Plenty of others — including the Democratic and Republican parties, campaigns and other third-party groups — are swarming the doors of Georgia’s 7 million registered voters.

Lauren Groh-Wargo, Abrams’ campaign manager, said Monday that the Abrams campaign has cut television advertising in favor of get-out-the-vote operations aimed at targeted voters.

“We’re firing on all cylinders on our GOTV operation. We are outspending and outmaneuvering Kemp on radio, on digital and on field,” Groh-Wargo said. “And so yes, we are reducing our TV spend.”

Republicans have intensified efforts after barely winning in 2018 and then losing the presidential race in 2020 and two U.S. Senate runoffs in 2021. The Republican National Committee has more than 85 staffers working turnout operations in Georgia, spokesperson Garrison Douglas said, more than five times as many as in 2018. Republicans say they have had more than 4.5 million voter contacts, although some voters have been reached more than once.

“We have to work harder than we ever have before,” Kemp said of his campaign’s turnout push Tuesday after a rally with former Vice President Mike Pence. “We lost, I think, the 2020 race because we didn’t have a good ground game in the state. And we have one now, but we’re not finished with that.”

Beyond parties and candidates, there’s a constellation of liberal-leaning groups aimed at Asian, Latino and Black voters, as well as people motivated by issues such as abortion or health care.

Fewer such groups had existed on the Republican side, but former U.S. Sen.
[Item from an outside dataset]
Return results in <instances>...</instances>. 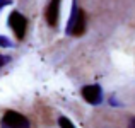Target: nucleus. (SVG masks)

Kelly Loeffler has founded Greater Georgia and affiliated groups aimed at motivating conservatives. That includes some typically Republican voters who didn’t vote in the 2021 Senate runoff that Loeffler lost to Warnock after President Donald Trump falsely claimed that Georgia’s elections were rigged and stolen. Greater Georgia has been making special efforts to persuade those 340,000 people that their votes will be counted.

For Democrats and progressive groups, much effort has gone into trying to improve turnout in rural parts of the state with large Black populations. Some of those counties have historically had lower turnout rates, with Democrats doing more poorly than the number of Black residents suggests they should.

Democrats usually win Dawson and surrounding Terrell County, which civil rights workers dubbed “Terrible Terrell” for its resistance to integration in the 1960s. But Democratic vote shares hover below 55% in a 9,100-resident county that’s 60% Black overall.

“Especially in the Black community, I’ve seen a lot of them think their vote doesn’t count, their vote doesn’t matter,” Hardwick said.

But Hardwick was undeterred. She was moving on, trying to talk to a few more voters before the sun went down.